Noise Models

LightCurveLynx uses noise models to simulate atmospheric and sensor noise at the bandflux level. The noise model object’s apply_noise function takes in the observer frame bandflux and an optional ObsTable (which can provide additional per-observation information about the noise). It then computes updated bandflux measurements after applying the noise and an array of flux error values.

flux, fluxerr = noise_model.apply_noise(flux_perfect, obs_table=obs_table)

LightCurveLynx allows the user to select which noise model to use for the simulation, by including FluxNoiseModel object within the SurveyInfo object passed to the simulator. As described below, different noise models can be applied by using different subclasses of the FluxNoiseModel base class.

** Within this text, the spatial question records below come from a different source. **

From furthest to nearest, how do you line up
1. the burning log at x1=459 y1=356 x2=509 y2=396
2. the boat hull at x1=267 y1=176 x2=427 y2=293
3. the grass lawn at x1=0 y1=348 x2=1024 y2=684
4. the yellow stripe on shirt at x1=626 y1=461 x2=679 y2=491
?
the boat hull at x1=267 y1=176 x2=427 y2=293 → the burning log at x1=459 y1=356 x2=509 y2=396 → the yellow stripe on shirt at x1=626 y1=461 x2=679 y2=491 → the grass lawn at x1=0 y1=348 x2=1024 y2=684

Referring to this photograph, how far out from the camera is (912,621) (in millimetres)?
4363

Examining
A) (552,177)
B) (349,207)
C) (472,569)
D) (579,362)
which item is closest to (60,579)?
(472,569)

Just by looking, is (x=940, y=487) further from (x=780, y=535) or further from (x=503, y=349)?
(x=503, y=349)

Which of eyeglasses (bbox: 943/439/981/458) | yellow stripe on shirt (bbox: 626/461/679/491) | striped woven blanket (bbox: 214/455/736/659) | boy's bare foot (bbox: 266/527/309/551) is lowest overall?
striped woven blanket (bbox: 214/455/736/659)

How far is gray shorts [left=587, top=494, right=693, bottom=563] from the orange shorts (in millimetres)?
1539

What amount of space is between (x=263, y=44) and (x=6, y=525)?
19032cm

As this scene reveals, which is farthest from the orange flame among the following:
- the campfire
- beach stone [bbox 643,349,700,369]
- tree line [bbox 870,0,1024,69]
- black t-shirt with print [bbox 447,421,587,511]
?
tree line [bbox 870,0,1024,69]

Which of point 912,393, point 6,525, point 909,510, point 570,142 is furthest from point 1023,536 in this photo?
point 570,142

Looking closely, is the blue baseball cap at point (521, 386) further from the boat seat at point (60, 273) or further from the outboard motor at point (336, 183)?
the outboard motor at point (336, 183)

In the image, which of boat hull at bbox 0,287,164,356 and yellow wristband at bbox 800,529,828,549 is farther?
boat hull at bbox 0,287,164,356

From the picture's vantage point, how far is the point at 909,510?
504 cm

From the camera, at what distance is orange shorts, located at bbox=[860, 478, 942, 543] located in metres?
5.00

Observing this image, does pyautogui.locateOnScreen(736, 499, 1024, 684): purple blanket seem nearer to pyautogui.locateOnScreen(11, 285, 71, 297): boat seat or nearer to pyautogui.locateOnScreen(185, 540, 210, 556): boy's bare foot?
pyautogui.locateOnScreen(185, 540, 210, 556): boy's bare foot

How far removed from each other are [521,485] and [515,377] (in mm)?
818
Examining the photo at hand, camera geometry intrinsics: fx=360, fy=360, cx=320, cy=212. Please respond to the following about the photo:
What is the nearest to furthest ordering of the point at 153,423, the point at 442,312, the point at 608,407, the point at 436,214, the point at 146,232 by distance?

If no noise model is provided when creating the SurveyInfo object, the default noise model for that ObsTable subclass is used.

ConstantFluxNoiseModel

The ConstantFluxNoiseModel is a simple noise model that adds Gaussian noise to the bandflux measurements. The standard deviation of the noise is constant for all observations and is specified by the user when creating the noise model object.

PoissonFluxNoiseModel

The PoissonFluxNoiseModel is a noise model that adds Gaussian noise to the bandflux measurements based on Poisson photon statistics. It requires additional information from the ObsTable to compute the noise:

  • dark_current: Mean dark current (electrons per pixel per second).

  • exptime: The total exposure time for the observation (seconds).

  • nexposure: The number of exposures (optional, default is 1).

  • psf_footprint: Point spread function effective area (pixel^2).

  • read_noise: Standard deviation of the readout electrons per pixel per exposure.

  • sky_bg_e: Sky background (electrons / pixel^2).

  • zp: The photometric zero point (nJy / electron).

  • zp_err_mag: The uncertainty in the photometric zero point in magnitudes (optional, default is 0.0).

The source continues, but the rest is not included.